11:45-12:30 : « Satiation, unraveling and capping prices. Designing peer-to-peer platforms with internal currencies », Julius Goedde (PSE)
Discussant : Nikhil Vellodi (PSE)
I examine how to design peer-to-peer sharing platforms that use internal currencies instead of real money. Individuals and policymakers are reluctant to use real money in a variety of contexts and are increasingly experimenting with token-money. The design of these systems often mimics real markets, with the key difference that individuals must earn tokens by supplying on the platform and can only spent them by consuming on the same platform. Examples include trading goods and services among local residents, food among food banks and organ donors among hospitals. As individuals typically only have a limited demand for the specific goods on the platform, some may become satiated and reduce their supply. This might induce others to reduce their supply in turn and lead to unraveling – an equilibrium with inefficiently low trade. I illustrate with a stylized overlapping generations model that reducing the price of attractive goods may increase trade volume and aggregate welfare. In the empirical part, I focus on a popular platform for exchanging holiday homes. Using proprietary data on the universe of transactions I present a range of stylized facts consistent with satiation and unraveling. My preliminary results suggest that compressed prices may indeed improve upon unrestricted prices despite possible side-effects like misallocation.
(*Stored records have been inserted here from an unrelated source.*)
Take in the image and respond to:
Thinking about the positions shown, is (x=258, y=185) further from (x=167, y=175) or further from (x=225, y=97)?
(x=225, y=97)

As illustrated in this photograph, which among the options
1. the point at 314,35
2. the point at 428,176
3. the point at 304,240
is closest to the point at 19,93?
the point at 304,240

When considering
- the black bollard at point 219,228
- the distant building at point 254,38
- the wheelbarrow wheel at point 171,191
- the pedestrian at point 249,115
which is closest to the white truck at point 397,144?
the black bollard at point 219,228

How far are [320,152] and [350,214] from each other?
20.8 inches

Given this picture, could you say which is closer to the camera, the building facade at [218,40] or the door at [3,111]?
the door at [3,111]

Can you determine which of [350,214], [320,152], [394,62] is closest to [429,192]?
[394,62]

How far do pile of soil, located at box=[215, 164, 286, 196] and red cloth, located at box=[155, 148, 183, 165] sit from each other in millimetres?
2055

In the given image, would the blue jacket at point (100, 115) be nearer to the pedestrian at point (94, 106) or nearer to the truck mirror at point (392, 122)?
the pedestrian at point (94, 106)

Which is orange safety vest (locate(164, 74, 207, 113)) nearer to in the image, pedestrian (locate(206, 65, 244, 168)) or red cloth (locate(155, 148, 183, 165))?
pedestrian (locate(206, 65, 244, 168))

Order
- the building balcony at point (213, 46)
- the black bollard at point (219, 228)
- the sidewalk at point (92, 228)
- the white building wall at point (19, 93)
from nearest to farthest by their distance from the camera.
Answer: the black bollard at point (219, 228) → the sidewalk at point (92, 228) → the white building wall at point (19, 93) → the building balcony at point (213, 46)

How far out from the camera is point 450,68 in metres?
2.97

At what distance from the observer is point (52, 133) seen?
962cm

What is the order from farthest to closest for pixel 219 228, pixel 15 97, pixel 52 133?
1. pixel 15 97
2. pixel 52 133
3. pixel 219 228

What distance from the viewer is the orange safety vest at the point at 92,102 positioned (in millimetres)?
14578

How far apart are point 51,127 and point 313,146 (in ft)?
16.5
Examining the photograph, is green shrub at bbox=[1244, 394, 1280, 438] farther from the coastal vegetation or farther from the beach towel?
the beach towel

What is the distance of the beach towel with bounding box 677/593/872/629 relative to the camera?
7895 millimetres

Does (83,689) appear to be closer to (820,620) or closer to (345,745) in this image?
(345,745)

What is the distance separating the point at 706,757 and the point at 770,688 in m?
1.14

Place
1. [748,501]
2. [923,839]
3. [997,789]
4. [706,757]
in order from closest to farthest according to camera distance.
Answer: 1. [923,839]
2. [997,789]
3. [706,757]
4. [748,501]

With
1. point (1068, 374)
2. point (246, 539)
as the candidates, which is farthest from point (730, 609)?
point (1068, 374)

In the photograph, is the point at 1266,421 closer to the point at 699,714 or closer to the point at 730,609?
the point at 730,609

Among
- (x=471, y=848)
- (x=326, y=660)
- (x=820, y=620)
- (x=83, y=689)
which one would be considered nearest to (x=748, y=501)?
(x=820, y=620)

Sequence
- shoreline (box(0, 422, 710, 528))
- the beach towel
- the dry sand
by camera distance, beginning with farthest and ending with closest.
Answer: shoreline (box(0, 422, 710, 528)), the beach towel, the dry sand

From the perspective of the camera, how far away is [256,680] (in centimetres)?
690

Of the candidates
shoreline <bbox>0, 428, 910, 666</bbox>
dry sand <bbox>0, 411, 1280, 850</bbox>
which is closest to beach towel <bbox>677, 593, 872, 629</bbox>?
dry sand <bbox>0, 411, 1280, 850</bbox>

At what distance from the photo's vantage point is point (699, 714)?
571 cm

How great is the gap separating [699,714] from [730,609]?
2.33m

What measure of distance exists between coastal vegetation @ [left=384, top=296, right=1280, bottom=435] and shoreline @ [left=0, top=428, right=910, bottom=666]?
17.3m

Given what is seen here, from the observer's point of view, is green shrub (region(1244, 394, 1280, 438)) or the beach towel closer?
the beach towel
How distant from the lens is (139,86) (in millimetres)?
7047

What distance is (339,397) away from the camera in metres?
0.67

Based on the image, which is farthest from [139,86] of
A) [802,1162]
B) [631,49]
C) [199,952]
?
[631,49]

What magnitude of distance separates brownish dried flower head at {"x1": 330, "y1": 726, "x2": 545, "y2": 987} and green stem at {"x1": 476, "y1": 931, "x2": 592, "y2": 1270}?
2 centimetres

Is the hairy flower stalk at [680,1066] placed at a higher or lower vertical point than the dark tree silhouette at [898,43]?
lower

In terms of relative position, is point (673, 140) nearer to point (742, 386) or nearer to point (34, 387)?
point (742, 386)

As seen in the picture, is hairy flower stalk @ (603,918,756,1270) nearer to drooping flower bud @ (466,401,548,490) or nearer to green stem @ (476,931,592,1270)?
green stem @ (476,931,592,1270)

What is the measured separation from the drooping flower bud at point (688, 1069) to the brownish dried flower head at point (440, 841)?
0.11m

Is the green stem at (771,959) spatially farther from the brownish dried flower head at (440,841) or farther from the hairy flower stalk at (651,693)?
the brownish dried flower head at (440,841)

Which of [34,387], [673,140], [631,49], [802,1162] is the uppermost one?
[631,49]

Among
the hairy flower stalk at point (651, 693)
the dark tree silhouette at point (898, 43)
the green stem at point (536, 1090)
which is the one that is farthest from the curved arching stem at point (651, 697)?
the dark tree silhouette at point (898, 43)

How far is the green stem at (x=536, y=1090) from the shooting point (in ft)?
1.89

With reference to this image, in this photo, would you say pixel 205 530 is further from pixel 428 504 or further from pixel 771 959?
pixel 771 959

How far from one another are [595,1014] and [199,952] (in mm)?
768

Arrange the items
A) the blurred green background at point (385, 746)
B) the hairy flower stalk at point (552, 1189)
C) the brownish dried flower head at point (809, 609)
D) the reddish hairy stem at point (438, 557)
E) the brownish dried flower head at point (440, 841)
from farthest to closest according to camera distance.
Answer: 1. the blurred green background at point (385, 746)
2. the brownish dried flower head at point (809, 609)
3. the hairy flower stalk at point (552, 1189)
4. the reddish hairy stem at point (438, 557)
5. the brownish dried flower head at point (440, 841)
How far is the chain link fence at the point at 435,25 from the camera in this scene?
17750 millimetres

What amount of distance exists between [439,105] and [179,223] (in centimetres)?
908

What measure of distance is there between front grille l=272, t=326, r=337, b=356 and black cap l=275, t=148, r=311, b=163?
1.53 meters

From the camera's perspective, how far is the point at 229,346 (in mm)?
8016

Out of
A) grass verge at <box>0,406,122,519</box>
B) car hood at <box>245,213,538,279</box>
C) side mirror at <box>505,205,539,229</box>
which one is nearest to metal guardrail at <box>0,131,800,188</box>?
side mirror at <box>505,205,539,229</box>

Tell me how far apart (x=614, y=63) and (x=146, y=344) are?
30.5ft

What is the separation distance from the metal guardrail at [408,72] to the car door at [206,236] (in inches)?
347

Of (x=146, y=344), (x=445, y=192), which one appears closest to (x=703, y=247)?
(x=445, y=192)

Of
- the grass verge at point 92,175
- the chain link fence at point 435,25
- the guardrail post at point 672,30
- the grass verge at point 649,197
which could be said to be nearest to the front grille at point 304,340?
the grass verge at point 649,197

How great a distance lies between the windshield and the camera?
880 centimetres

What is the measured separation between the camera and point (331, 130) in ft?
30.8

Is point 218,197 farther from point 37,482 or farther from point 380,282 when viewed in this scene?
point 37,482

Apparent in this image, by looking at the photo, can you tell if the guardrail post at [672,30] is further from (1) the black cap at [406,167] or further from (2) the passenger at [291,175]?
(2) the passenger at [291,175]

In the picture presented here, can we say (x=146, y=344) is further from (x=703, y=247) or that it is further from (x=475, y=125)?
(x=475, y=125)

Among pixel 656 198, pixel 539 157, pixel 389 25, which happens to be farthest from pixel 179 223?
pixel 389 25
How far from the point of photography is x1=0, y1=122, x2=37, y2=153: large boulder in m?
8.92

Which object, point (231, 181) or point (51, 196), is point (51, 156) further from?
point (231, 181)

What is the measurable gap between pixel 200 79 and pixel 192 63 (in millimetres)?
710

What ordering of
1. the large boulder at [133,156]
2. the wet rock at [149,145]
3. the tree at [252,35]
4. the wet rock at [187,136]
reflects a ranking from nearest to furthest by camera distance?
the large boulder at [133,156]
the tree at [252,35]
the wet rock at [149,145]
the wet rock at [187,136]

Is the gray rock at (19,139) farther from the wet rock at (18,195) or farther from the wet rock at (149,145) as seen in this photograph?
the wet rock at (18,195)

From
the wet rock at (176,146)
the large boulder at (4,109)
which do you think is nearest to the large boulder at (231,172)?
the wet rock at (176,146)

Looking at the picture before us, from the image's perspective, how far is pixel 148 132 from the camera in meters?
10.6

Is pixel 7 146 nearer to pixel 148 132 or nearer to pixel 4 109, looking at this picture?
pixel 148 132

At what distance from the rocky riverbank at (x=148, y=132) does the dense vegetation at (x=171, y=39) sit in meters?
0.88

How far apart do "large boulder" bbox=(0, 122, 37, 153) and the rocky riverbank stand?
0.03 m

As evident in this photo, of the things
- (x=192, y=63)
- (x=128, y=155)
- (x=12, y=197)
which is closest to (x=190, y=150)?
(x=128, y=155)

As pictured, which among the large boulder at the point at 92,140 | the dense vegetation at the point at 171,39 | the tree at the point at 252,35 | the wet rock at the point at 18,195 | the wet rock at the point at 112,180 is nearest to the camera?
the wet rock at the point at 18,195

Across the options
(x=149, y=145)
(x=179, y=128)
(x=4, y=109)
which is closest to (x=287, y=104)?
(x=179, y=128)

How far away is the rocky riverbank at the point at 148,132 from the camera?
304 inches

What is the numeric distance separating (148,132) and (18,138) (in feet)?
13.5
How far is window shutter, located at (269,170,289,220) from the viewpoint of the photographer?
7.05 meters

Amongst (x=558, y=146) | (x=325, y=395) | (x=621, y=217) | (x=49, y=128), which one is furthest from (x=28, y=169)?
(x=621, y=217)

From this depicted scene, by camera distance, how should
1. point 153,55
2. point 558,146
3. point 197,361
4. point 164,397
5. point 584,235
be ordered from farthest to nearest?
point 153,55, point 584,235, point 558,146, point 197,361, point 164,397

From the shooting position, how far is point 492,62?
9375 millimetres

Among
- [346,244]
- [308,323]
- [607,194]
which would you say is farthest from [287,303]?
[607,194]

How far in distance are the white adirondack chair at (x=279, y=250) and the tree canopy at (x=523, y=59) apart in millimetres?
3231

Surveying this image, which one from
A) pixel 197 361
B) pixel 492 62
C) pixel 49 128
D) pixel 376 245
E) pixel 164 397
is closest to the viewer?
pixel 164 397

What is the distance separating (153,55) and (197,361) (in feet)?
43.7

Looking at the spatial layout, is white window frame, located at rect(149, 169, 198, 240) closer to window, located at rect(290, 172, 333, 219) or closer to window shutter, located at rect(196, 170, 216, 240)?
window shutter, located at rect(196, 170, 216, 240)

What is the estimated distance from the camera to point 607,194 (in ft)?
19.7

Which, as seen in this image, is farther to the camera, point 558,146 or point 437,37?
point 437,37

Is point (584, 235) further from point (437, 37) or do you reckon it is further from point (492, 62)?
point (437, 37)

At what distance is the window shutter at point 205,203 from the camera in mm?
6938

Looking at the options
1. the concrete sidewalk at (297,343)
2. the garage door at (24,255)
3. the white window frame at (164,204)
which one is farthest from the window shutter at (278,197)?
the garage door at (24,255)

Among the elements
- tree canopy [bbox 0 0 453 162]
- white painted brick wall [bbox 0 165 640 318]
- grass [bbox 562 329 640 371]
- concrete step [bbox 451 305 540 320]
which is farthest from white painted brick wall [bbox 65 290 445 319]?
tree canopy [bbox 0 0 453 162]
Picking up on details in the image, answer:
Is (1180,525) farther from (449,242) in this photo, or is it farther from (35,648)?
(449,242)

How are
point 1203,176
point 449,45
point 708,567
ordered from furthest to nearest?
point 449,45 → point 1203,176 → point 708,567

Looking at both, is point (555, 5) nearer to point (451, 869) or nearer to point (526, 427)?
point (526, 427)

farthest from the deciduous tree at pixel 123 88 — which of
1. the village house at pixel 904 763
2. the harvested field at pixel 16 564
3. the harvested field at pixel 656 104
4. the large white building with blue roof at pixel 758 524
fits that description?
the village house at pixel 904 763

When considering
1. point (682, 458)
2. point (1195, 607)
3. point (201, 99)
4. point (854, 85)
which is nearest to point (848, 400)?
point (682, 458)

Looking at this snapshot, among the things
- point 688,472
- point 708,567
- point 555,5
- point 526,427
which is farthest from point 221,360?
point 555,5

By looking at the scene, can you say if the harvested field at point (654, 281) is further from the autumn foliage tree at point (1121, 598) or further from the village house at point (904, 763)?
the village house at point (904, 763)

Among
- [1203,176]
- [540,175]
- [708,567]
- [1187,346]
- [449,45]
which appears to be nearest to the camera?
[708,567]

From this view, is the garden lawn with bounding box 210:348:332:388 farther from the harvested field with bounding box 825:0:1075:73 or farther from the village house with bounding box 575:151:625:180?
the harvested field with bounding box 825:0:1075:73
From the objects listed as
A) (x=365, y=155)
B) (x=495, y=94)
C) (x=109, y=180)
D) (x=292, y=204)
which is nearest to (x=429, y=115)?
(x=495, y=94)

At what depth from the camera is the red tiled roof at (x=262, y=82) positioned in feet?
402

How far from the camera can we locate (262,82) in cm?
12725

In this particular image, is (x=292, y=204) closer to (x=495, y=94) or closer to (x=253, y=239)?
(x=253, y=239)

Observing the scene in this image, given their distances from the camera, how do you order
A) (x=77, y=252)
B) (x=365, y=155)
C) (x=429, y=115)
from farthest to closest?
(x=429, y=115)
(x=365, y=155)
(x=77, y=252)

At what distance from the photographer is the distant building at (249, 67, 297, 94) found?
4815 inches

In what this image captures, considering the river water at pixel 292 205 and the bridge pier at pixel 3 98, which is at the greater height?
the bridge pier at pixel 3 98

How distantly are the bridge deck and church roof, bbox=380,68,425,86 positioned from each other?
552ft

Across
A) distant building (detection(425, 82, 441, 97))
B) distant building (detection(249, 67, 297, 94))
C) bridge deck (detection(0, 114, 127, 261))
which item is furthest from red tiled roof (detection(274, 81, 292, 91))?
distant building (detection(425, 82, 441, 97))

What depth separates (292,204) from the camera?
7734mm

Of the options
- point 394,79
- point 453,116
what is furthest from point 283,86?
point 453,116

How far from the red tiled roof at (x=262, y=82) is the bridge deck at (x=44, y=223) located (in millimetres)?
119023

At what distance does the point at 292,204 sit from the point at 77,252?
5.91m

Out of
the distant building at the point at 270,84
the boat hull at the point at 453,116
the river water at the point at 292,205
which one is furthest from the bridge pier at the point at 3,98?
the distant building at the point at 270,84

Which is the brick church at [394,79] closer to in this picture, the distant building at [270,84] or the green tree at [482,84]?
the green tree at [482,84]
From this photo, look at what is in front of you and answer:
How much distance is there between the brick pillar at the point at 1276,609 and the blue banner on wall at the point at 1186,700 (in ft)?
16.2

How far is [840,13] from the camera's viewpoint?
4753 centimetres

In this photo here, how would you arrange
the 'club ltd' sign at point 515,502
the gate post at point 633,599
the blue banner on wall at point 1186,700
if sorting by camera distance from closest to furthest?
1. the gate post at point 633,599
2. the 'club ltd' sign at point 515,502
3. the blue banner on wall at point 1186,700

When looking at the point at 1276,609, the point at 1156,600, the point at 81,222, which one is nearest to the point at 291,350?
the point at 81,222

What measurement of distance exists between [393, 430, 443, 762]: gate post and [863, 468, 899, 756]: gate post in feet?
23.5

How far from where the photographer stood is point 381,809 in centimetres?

A broader insight is that lessons from traditional markets may not easily extend to markets without real money.
Cet évènement est organisé par la Chaire Soutenabilité de la mobilité longue distance. La chaire a pour ambition de porter un projet de recherche sur les mobilités terrestres de demain afin de les rendre décarbonnées et connectées. Elle est centrée sur l’étude de plateformes de « mobility as a service » (MaaS) proposant à leurs utilisateurs des trajets qui s’appuient sur des moyens de transport bas carbone (covoiturage, bus et train). Les recherches menées relèveront principalement de l’économie industrielle, mais mobiliseront également d’autres champs disciplinaires (e.g. économie de l’environnement et économie comportementale).